## INSTRUCTIONS FOR THE TASK
Render every line of the records below as a JSON list of strings, one string per line, with blank lines omitted. Leave the pictures out.

Excerpts of spatial question data:
⟨

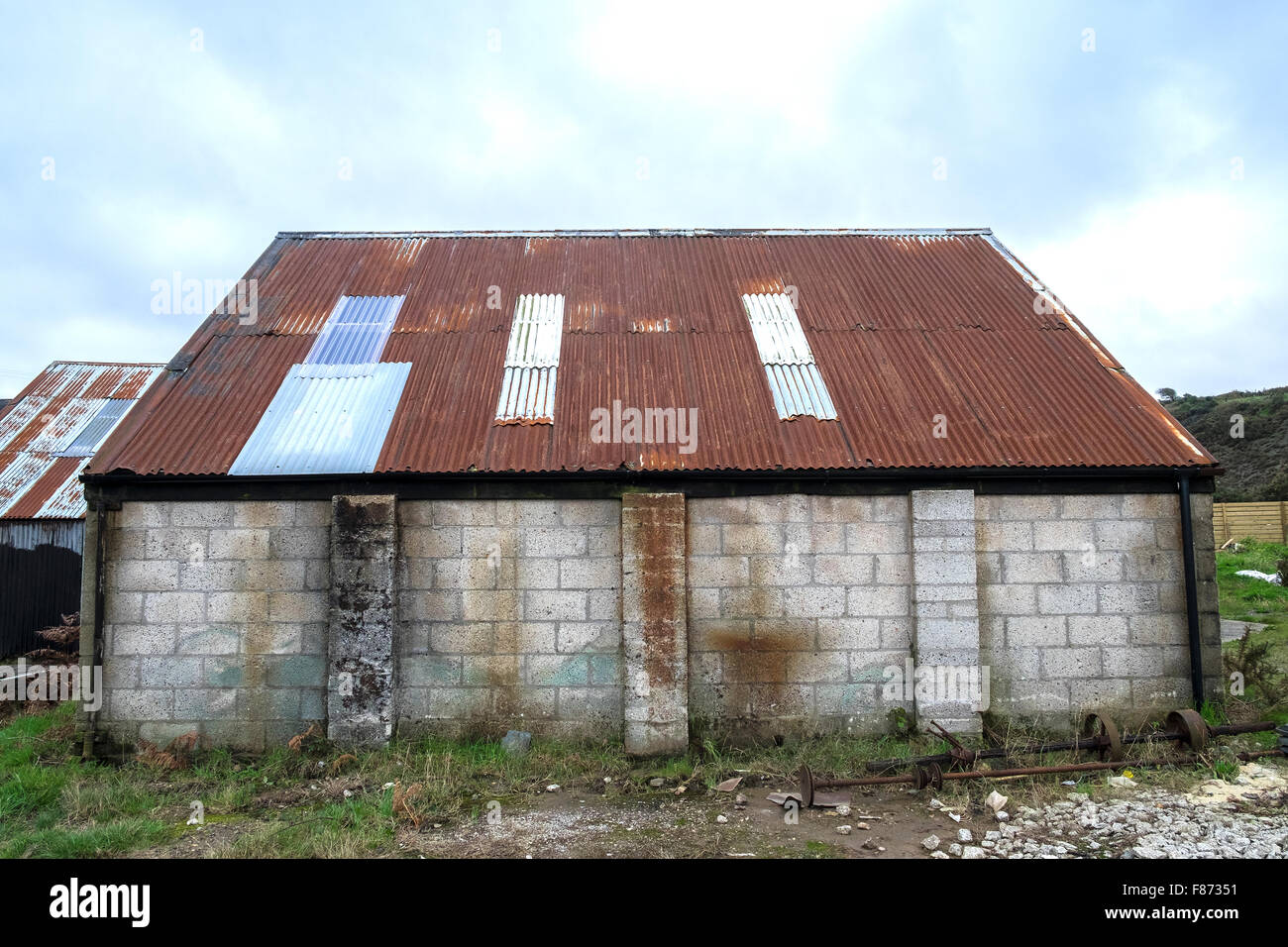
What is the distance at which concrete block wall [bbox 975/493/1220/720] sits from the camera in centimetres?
762

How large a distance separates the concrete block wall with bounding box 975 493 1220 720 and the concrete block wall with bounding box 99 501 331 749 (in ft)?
22.9

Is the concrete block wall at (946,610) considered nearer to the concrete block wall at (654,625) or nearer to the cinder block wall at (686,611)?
the cinder block wall at (686,611)

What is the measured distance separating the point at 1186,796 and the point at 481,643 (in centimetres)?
642

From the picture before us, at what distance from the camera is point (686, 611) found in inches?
293

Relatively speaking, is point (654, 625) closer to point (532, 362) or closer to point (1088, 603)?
point (532, 362)

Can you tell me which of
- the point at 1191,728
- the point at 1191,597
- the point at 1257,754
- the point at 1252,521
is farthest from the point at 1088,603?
the point at 1252,521

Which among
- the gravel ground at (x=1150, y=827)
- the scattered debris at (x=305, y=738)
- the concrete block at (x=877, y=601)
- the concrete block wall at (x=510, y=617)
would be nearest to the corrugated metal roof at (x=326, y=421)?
the concrete block wall at (x=510, y=617)

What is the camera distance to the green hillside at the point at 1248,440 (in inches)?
1414

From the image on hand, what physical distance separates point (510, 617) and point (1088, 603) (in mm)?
5961

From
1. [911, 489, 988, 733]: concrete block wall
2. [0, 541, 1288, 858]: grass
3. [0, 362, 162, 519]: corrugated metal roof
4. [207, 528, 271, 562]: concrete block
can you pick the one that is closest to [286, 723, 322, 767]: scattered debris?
[0, 541, 1288, 858]: grass

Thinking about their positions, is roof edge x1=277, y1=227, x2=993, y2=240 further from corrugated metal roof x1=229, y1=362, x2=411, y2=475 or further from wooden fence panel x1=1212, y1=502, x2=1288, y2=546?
wooden fence panel x1=1212, y1=502, x2=1288, y2=546

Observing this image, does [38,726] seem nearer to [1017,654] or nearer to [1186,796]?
[1017,654]

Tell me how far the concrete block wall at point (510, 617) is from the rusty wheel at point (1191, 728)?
5.34 meters
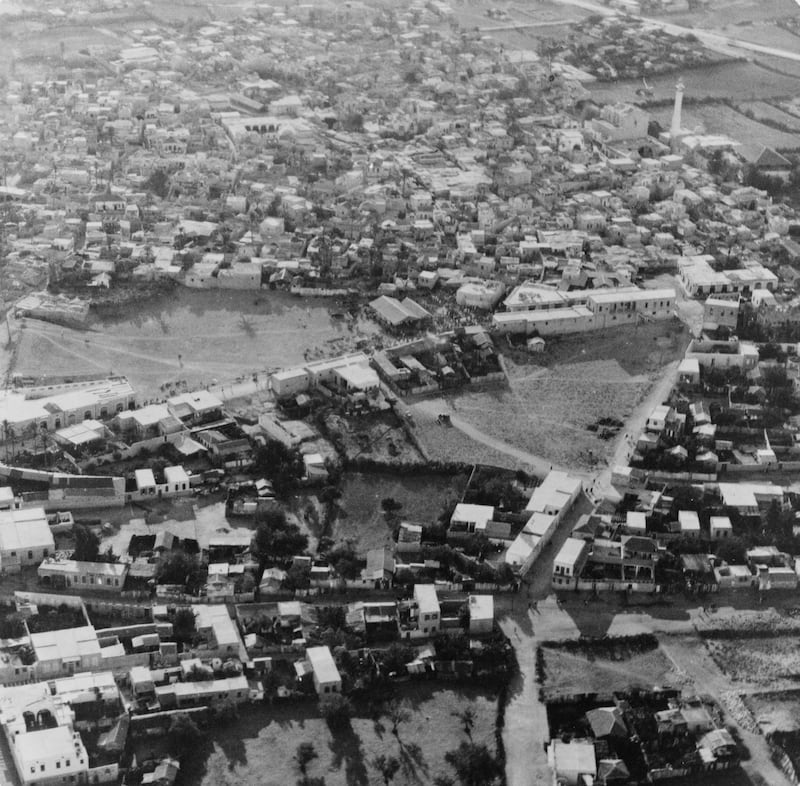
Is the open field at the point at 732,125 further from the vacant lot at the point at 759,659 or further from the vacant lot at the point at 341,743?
the vacant lot at the point at 341,743

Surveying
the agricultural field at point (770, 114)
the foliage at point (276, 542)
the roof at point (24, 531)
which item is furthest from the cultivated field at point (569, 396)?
the agricultural field at point (770, 114)

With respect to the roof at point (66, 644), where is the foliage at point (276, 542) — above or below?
below

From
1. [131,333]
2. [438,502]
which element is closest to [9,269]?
[131,333]

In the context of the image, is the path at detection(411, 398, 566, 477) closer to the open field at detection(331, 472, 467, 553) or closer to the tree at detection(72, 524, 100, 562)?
the open field at detection(331, 472, 467, 553)

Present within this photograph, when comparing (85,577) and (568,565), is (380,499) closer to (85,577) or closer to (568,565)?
(568,565)

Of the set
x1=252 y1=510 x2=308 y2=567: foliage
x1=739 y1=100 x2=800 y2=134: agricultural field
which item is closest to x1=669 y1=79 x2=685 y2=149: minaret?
x1=739 y1=100 x2=800 y2=134: agricultural field

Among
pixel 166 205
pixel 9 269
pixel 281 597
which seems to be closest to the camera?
pixel 281 597

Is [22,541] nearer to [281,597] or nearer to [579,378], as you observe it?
[281,597]
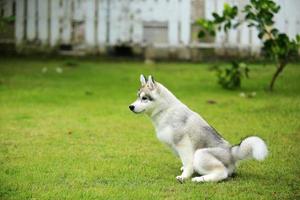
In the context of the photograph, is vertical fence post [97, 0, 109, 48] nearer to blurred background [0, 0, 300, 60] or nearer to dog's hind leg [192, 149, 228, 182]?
blurred background [0, 0, 300, 60]

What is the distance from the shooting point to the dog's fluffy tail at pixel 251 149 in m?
6.52

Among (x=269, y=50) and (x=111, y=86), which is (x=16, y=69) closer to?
(x=111, y=86)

⟩

## COMPLETED TASK
[
  "What is the distance at which concrete block wall [bbox 975/493/1220/720] sits from the camera in centimetres?",
  "762",
  "How large a distance separates the concrete block wall with bounding box 975 493 1220 720 and the concrete block wall with bounding box 99 501 331 749 (in ft)?",
  "22.9",
  "Is the concrete block wall at (946,610) considered nearer to the concrete block wall at (654,625) or nearer to the cinder block wall at (686,611)?",
  "the cinder block wall at (686,611)",
  "What is the measured distance separating the point at 1186,796 and the point at 481,643 (in centimetres)?",
  "642",
  "From the picture before us, at what distance from the camera is point (686, 611) found in inches?",
  "293",
  "Relatively speaking, is point (654, 625) closer to point (532, 362) or closer to point (1088, 603)?",
  "point (532, 362)",
  "Can you tell me which of",
  "- the point at 1191,728",
  "- the point at 1191,597",
  "- the point at 1257,754",
  "- the point at 1252,521",
  "is farthest from the point at 1088,603?",
  "the point at 1252,521",
  "Which among",
  "- the gravel ground at (x=1150, y=827)",
  "- the scattered debris at (x=305, y=738)",
  "- the concrete block at (x=877, y=601)",
  "- the concrete block wall at (x=510, y=617)",
  "would be nearest to the corrugated metal roof at (x=326, y=421)?",
  "the concrete block wall at (x=510, y=617)",
  "What is the camera distance to the green hillside at the point at 1248,440 (in inches)?",
  "1414",
  "From the image on hand, what physical distance separates point (510, 617) and point (1088, 603) (in mm)?",
  "5961",
  "From",
  "1. [911, 489, 988, 733]: concrete block wall",
  "2. [0, 541, 1288, 858]: grass",
  "3. [0, 362, 162, 519]: corrugated metal roof",
  "4. [207, 528, 271, 562]: concrete block",
  "can you pick the one that is closest to [286, 723, 322, 767]: scattered debris?",
  "[0, 541, 1288, 858]: grass",
  "Thinking about their positions, is roof edge x1=277, y1=227, x2=993, y2=240 further from corrugated metal roof x1=229, y1=362, x2=411, y2=475 or further from wooden fence panel x1=1212, y1=502, x2=1288, y2=546?",
  "wooden fence panel x1=1212, y1=502, x2=1288, y2=546",
  "Observing this image, does [38,726] seem nearer to [1017,654] or nearer to [1186,796]?",
  "[1017,654]",
  "Tell me how far the concrete block wall at point (510, 617) is from the rusty wheel at point (1191, 728)?",
  "5.34 meters",
  "Is the open field at the point at 732,125 further from the vacant lot at the point at 759,659 or further from the vacant lot at the point at 341,743?",
  "the vacant lot at the point at 341,743",
  "Surveying",
  "the agricultural field at point (770, 114)",
  "the foliage at point (276, 542)",
  "the roof at point (24, 531)",
  "which item is furthest from the cultivated field at point (569, 396)?",
  "the agricultural field at point (770, 114)",
  "With respect to the roof at point (66, 644), where is the foliage at point (276, 542) — above or below?",
  "below",
  "From",
  "1. [131,333]",
  "2. [438,502]",
  "which element is closest to [9,269]?",
  "[131,333]",
  "In the context of the image, is the path at detection(411, 398, 566, 477) closer to the open field at detection(331, 472, 467, 553) or closer to the tree at detection(72, 524, 100, 562)?",
  "the open field at detection(331, 472, 467, 553)",
  "Present within this photograph, when comparing (85,577) and (568,565), is (380,499) closer to (85,577) or closer to (568,565)?",
  "(568,565)",
  "Of the set",
  "x1=252 y1=510 x2=308 y2=567: foliage",
  "x1=739 y1=100 x2=800 y2=134: agricultural field",
  "which item is closest to x1=669 y1=79 x2=685 y2=149: minaret?",
  "x1=739 y1=100 x2=800 y2=134: agricultural field",
  "Among",
  "pixel 166 205",
  "pixel 9 269",
  "pixel 281 597",
  "which seems to be closest to the camera?",
  "pixel 281 597",
  "Is [22,541] nearer to [281,597] or nearer to [579,378], as you observe it?",
  "[281,597]",
  "In the context of the photograph, is vertical fence post [97, 0, 109, 48] nearer to blurred background [0, 0, 300, 60] or nearer to dog's hind leg [192, 149, 228, 182]?",
  "blurred background [0, 0, 300, 60]",
  "What is the distance from the shooting point to the dog's fluffy tail at pixel 251 149 in m?",
  "6.52",
  "Among (x=269, y=50) and (x=111, y=86), which is (x=16, y=69) closer to?",
  "(x=111, y=86)"
]